German Business Insolvencies Remain High, Trend Slows
Economy / Finance

German Business Insolvencies Remain High, Trend Slows

Germany’s insolvency rates have surged again in September, signaling persistent economic fragility and raising concerns about broader systemic risks. Data released Thursday by the Leibniz Institute for Economic Research Halle (IWH) reveals a concerning upward trend, with the number of personal and corporate insolvencies reaching 1,481 – a five percent increase from the previous month and significantly higher than levels observed in September 2023 and prior to the COVID-19 pandemic. The third quarter of 2025 narrowly missed the record set in the second quarter, marking the second-highest number of corporate failures in nearly two decades, exceeding even the aftermath of the 2009 global financial crisis.

The escalating crisis is particularly alarming given the impact on employment. Approximately 20,000 jobs were affected within the ten percent largest companies declaring insolvency last month alone. The total number of employees impacted saw a substantial increase, exceeding levels observed prior to the pandemic by a factor of four. This dramatic rise is partly attributable to the insolvency of the Schlau Group, owner of the Hammer retail chain, which triggered significant job losses.

The overall figures demonstrate a pattern of structural distress across German industries. While the industrial sector saw a slight decrease in insolvencies compared to the previous quarter, other key sectors including construction, trade and professional services, largely held their own. However, the majority of other major industries recorded new record highs, highlighting a widespread vulnerability. Regions particularly affected include North Rhine-Westphalia, Bavaria, Baden-Württemberg and Berlin. Comparing the current situation to the first quarter of 2020, prior to the full impact of the pandemic, insolvencies in the third quarter of 2025 have risen by a staggering 61 percent.

Steffen Müller, head of insolvency research at IWH, attributes the elevated insolvency rates to enduring macroeconomic pressures compounded by delayed consequences of historically low interest rates and extensive COVID-19 state aid. He cautiously suggests that the accelerating trend may be slowing, although further high insolvency numbers are anticipated in October. “This isn’t a sign of an improving economic landscape, but rather a depletion of the momentum behind these delayed effects” Müller cautioned.
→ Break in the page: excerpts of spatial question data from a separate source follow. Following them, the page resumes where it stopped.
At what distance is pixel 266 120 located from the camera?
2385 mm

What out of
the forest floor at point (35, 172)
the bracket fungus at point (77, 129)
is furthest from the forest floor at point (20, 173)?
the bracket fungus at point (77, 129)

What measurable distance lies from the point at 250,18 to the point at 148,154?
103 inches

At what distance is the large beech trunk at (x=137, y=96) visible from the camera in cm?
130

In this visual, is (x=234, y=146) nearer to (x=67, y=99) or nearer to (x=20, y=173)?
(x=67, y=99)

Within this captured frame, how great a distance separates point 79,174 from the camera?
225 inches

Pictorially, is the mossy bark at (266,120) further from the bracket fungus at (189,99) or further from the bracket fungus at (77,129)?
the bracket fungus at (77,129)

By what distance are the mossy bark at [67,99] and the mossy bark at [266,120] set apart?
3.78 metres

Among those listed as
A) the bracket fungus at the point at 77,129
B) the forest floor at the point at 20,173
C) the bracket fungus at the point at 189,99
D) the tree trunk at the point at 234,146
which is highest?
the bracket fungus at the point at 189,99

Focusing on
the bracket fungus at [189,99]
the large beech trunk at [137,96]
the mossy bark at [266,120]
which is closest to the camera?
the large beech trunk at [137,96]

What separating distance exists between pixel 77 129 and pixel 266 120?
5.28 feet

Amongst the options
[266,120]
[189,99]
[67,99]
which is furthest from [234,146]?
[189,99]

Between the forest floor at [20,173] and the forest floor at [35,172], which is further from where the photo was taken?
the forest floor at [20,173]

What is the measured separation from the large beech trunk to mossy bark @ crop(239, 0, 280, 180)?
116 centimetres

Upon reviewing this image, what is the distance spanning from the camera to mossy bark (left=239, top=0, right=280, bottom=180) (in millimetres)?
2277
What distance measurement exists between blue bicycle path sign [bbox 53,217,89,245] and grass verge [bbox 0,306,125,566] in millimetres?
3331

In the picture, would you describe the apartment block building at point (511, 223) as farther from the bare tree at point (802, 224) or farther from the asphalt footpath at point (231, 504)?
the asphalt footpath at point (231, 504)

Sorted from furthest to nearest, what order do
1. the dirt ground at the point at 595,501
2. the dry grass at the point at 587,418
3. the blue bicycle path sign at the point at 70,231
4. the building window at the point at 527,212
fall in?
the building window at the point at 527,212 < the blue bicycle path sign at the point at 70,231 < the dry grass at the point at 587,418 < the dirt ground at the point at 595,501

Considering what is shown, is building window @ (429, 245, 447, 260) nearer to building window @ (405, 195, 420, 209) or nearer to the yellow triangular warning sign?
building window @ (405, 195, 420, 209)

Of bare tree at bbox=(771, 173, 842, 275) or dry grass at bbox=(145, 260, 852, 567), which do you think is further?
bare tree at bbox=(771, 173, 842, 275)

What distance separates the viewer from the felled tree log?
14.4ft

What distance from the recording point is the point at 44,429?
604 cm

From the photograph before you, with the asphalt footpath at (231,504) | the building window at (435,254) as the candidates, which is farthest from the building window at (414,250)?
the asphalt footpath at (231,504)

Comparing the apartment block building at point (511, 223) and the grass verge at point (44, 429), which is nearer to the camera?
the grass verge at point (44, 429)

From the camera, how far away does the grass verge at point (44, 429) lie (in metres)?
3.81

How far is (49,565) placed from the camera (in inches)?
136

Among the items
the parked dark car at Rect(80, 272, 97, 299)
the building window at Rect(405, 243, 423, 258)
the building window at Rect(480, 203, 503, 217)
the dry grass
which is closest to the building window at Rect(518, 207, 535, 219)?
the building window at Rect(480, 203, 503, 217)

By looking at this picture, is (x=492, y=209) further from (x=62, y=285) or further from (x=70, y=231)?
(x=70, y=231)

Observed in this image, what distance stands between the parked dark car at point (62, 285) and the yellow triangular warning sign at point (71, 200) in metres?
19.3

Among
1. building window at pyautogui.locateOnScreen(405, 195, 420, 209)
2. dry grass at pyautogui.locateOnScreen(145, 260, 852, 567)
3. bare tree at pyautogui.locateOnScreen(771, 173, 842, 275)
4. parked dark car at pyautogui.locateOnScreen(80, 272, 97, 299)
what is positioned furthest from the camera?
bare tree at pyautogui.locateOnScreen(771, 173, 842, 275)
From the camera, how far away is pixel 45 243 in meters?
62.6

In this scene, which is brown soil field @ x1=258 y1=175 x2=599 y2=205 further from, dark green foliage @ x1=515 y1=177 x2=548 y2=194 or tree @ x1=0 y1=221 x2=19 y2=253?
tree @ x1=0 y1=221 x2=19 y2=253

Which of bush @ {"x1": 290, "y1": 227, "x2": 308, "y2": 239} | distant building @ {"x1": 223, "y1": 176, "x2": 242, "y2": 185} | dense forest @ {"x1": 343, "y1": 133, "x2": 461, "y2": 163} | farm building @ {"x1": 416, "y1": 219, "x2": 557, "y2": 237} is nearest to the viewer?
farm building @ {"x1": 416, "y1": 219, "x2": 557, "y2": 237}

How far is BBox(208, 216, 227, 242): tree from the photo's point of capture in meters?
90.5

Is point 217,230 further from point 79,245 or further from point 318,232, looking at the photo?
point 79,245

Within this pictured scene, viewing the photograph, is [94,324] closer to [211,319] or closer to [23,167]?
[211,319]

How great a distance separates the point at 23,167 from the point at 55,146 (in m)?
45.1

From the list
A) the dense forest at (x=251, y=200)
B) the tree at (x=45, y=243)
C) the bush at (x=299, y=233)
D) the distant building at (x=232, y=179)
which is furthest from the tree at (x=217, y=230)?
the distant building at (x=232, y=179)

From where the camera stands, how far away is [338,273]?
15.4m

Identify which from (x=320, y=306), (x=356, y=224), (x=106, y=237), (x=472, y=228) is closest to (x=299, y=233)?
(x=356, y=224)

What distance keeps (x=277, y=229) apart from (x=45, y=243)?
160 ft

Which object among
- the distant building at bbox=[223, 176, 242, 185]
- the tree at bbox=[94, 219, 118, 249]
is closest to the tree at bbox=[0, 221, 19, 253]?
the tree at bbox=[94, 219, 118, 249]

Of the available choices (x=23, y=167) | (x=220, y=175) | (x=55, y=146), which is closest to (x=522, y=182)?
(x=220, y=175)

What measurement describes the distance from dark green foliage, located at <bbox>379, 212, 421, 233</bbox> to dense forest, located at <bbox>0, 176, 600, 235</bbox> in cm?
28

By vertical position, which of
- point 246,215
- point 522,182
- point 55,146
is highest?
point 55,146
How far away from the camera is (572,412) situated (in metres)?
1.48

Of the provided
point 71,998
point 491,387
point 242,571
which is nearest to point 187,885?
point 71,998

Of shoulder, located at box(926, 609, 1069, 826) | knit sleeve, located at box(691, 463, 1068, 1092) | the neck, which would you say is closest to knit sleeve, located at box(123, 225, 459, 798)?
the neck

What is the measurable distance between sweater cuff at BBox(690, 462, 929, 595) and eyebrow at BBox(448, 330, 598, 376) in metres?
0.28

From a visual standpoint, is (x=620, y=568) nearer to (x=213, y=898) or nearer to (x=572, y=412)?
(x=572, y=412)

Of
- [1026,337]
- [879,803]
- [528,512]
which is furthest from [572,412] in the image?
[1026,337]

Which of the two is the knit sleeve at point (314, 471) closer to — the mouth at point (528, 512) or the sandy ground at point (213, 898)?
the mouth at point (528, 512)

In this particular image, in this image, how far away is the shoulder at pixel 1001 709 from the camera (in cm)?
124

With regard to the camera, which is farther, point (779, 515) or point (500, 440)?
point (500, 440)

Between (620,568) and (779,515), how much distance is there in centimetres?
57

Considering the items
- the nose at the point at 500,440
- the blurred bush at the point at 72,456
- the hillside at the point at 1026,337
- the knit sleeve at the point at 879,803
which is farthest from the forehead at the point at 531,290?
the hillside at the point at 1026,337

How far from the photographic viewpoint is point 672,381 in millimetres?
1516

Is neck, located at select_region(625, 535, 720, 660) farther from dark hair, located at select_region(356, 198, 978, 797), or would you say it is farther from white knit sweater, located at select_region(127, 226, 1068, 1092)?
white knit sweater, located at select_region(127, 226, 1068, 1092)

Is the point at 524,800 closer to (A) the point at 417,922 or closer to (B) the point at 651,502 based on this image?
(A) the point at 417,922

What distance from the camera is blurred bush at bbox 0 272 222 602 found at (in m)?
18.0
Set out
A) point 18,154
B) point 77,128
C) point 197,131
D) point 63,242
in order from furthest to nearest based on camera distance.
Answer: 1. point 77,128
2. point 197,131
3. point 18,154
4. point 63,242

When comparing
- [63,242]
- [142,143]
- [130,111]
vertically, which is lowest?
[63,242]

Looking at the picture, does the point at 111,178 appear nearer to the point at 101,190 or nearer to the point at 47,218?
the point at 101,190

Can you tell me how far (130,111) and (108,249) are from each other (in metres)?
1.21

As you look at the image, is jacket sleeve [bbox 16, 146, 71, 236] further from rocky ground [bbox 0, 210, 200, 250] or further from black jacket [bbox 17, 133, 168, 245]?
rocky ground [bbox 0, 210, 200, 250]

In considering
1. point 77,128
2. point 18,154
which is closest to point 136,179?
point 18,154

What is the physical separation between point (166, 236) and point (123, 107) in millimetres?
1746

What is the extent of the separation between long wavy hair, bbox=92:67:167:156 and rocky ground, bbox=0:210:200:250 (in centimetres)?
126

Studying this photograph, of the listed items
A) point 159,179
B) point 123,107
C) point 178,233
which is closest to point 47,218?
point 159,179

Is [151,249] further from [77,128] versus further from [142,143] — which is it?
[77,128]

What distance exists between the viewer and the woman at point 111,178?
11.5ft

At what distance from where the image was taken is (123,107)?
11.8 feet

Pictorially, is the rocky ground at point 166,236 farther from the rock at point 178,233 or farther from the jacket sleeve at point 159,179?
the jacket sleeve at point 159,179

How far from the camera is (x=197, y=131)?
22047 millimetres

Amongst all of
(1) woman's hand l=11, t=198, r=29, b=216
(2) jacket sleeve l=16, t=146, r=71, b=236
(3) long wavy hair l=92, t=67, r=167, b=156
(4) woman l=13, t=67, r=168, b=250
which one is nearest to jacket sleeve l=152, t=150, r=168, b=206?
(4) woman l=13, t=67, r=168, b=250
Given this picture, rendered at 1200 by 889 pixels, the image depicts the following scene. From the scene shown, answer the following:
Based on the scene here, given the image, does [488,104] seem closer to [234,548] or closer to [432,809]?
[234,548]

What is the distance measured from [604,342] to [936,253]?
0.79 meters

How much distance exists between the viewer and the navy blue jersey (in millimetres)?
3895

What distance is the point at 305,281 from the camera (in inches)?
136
While acknowledging the inherent “painful market corrections” associated with widespread corporate failures, he suggests they may ultimately create space for more sustainable and future-proof businesses. However, critiques are emerging, questioning whether the scale of state aid in the pandemic effectively masked underlying structural weaknesses, potentially delaying necessary adjustments and exacerbating the current crisis. The long-term ramifications for Germany’s economic stability remain a significant area of concern, prompting calls for a critical evaluation of economic policies and stricter measures for safeguarding businesses going forward.